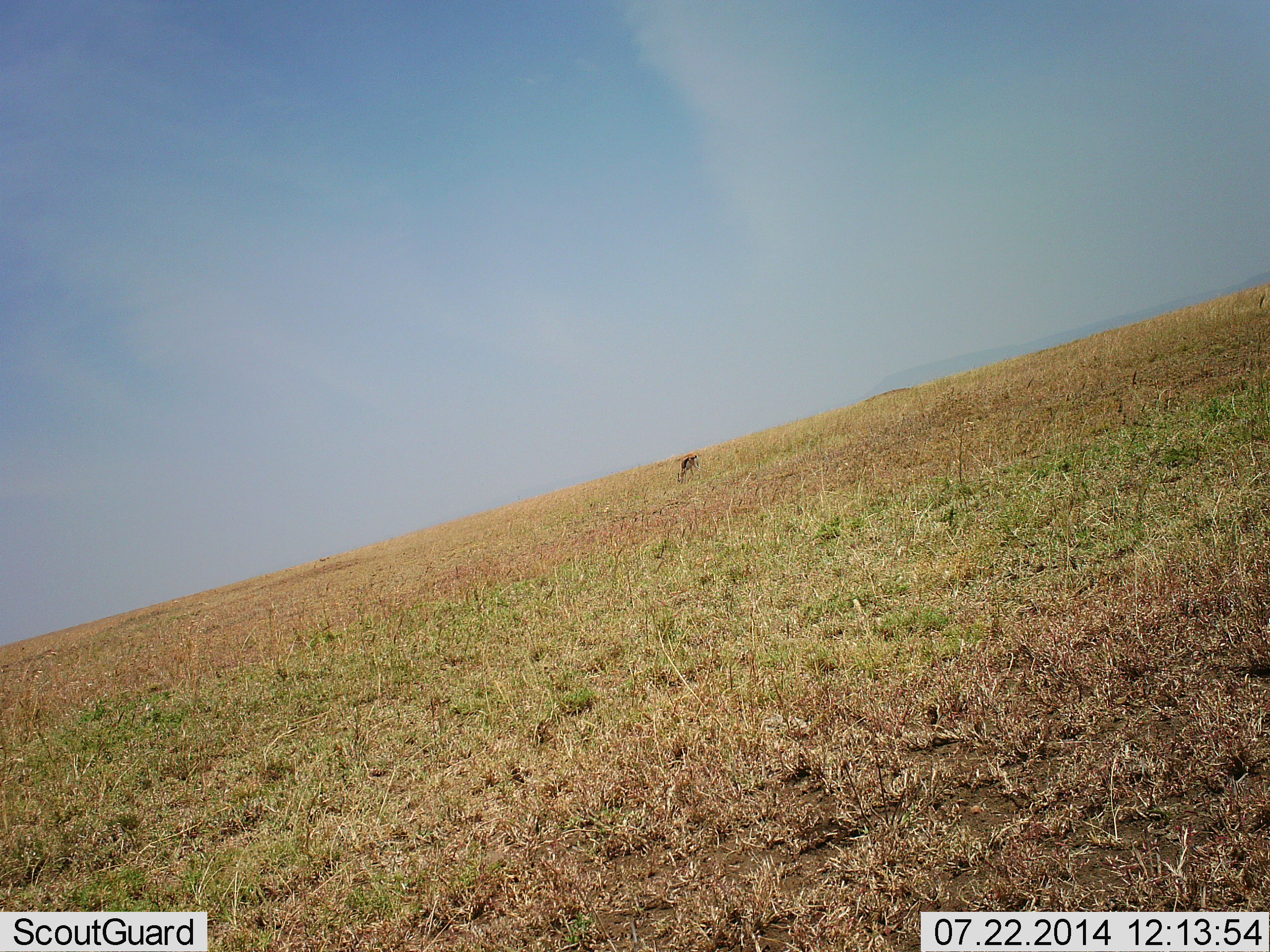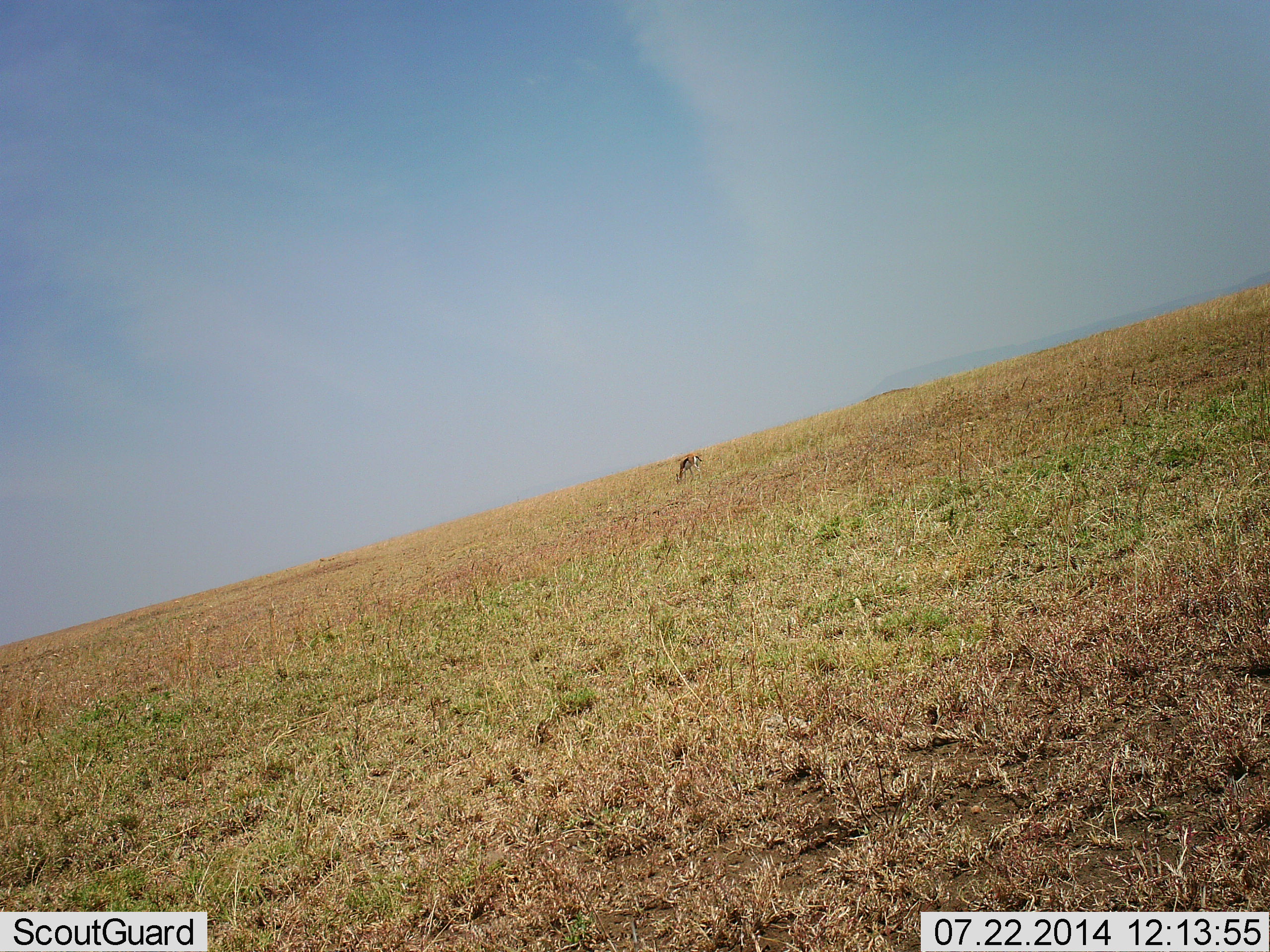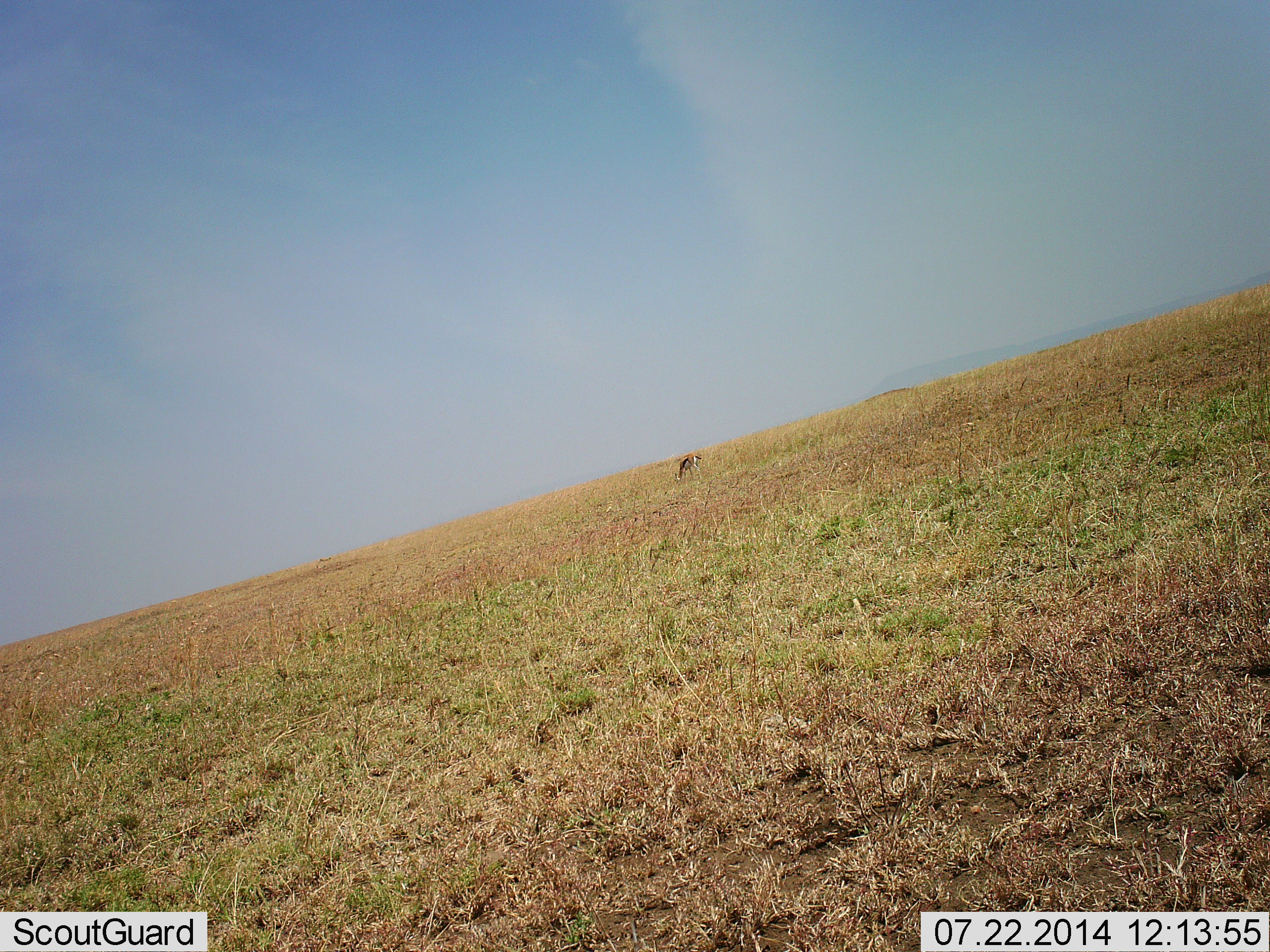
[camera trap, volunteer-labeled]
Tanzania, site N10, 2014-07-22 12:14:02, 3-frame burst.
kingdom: Animalia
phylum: Chordata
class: Mammalia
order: Artiodactyla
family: Bovidae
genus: Eudorcas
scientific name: Eudorcas thomsonii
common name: thomson's gazelle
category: gazellethomsons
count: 1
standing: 10%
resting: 0%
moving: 10%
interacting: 0%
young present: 0%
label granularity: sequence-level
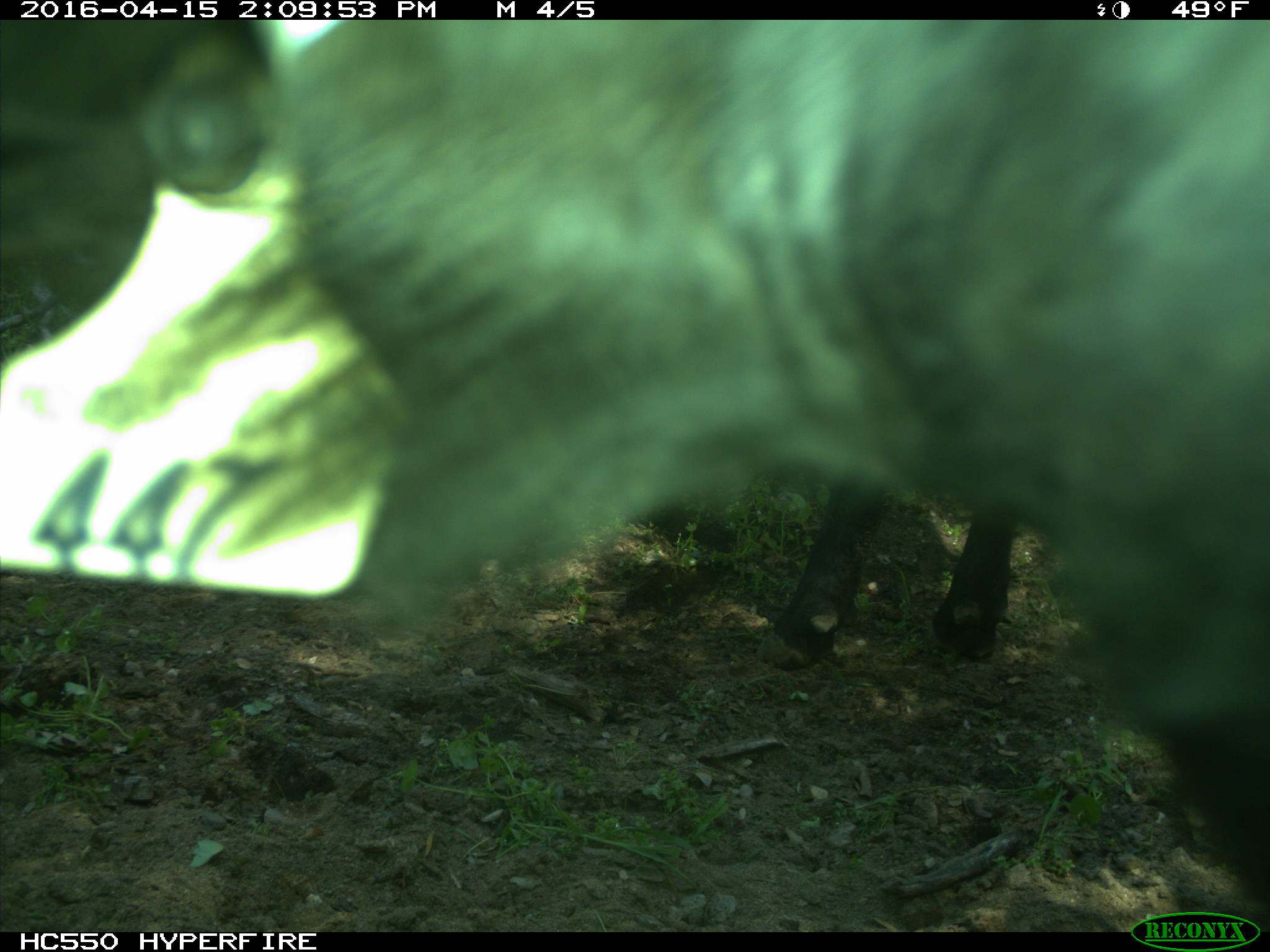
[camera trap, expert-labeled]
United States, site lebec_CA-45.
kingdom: Animalia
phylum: Chordata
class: Mammalia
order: Artiodactyla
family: Bovidae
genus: Bos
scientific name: Bos taurus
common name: domestic cow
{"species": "Bos taurus (domestic cow)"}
================================
ASSIGNED TASK |
Every line from the one containing "moving: 10%" to the end of the material above is to be returned exactly, with the pictures left out.

RESULT OF THE TASK |
moving: 10%
interacting: 0%
young present: 0%
label granularity: sequence-level
[camera trap, expert-labeled]
United States, site lebec_CA-45.
kingdom: Animalia
phylum: Chordata
class: Mammalia
order: Artiodactyla
family: Bovidae
genus: Bos
scientific name: Bos taurus
common name: domestic cow
{"species": "Bos taurus (domestic cow)"}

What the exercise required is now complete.